Beyond recorded time, let’s say in mythic fabulations such as in the Bible, and Greco-Roman mythologies, man has always been portrayed as a bloodthirsty, territorialising psychopath. Ask Abraham, Isaac and Jacob. Ask King Saul and David (the man of war). Ask Achilles and Odysseus. Ask Appollo, the god of war. Or our own Ogun. The German philosopher Friedrich Nietzsche in his book entitled God is Dead declares: “God is dead. God remains dead. And we have killed him. How shall we comfort ourselves, the murderers of all murderers? What was holiest and mightiest of all the world has yet owned has bled to death under our knives: who will wipe this blood off us?”
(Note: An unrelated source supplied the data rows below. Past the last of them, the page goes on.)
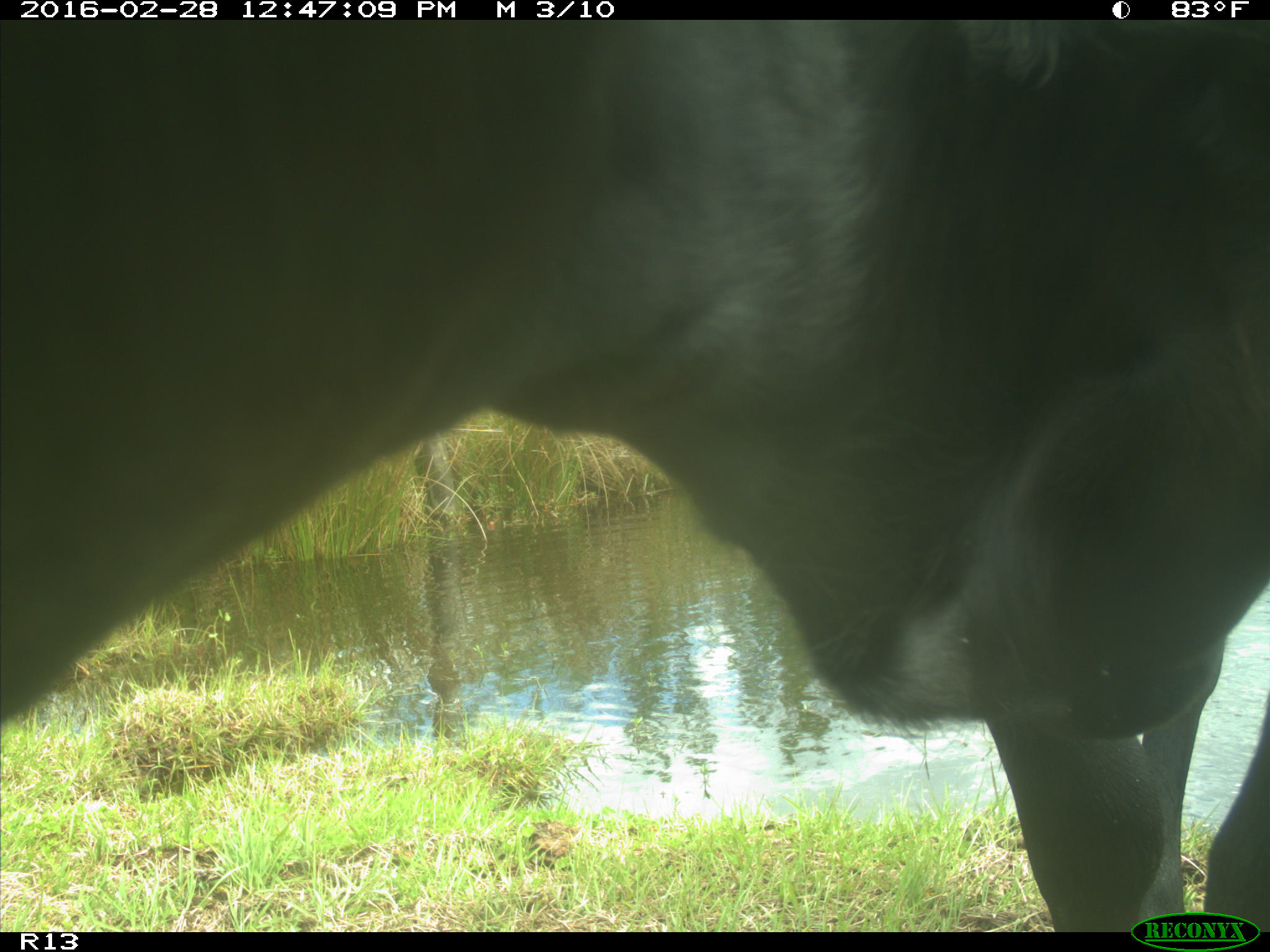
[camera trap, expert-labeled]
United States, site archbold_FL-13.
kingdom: Animalia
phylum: Chordata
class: Mammalia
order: Artiodactyla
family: Bovidae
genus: Bos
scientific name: Bos taurus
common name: domestic cow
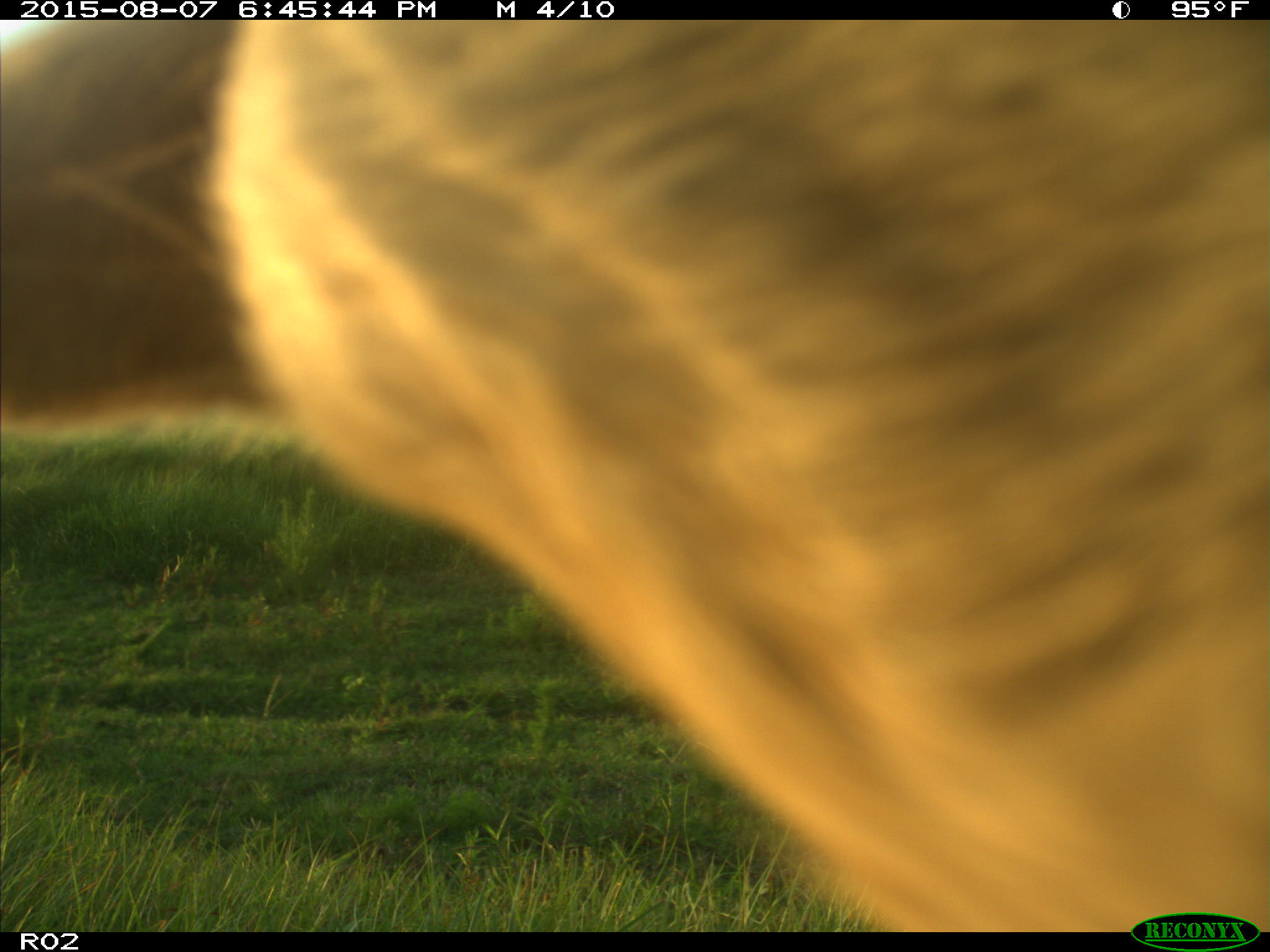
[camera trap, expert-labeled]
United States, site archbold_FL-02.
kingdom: Animalia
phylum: Chordata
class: Mammalia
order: Artiodactyla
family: Bovidae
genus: Bos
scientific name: Bos taurus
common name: domestic cow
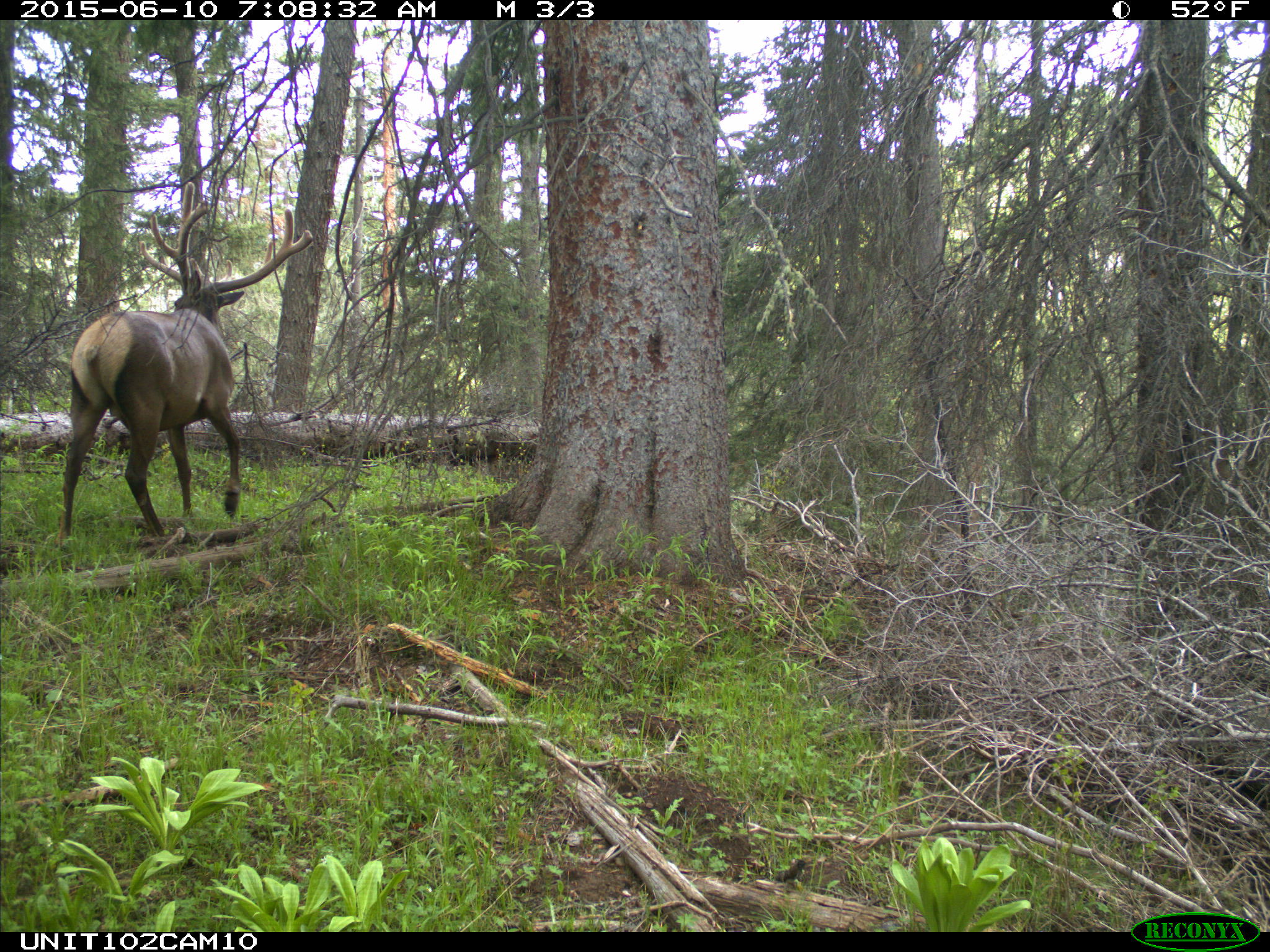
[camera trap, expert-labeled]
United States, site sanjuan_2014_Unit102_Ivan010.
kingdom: Animalia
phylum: Chordata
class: Mammalia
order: Artiodactyla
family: Cervidae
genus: Cervus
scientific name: Cervus elaphus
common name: red deer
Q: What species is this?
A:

For Nietzsche, man has killed God (read: conscience) and/or exiled Him from civilization. Cut loose therefore, from the trammels of conscience, man as oversoul terrorizes the cosmos, challenging Fate. But history has taught us an unforgettable lesson: like the myth of Eternal Return embodied in nature, empires will rise and fall; nations shall also rise and fall in keeping with the ebb-tide of historical evolution. This conviction segues into Huntington’s thesis. In his book The Clash of Civilizations, Samuel Huntington posits that people’s cultural and religious identities will be the primary source of conflict in the post-cold war world. His former student, Francis Fukuyama in The End of History and the Last Man argues in similar vein. In a CNN interview, a prominent member of the Taliban declared that their agenda was not just to seize the reins of temporal power in Afghanistan but, more crucially to impose their reign of terror upon the whole world. He said that they were not in a hurry to do so and nothing, and nobody can stop them. Soyinka has the final word: “The only consistency in history is WAR” (A Dance of the Forests). So, as the Taliban unfurl their organogram of terror for Afghanistan and for the world, history waits.
Chris Anyokwu, PhD, writes from University of Lagos.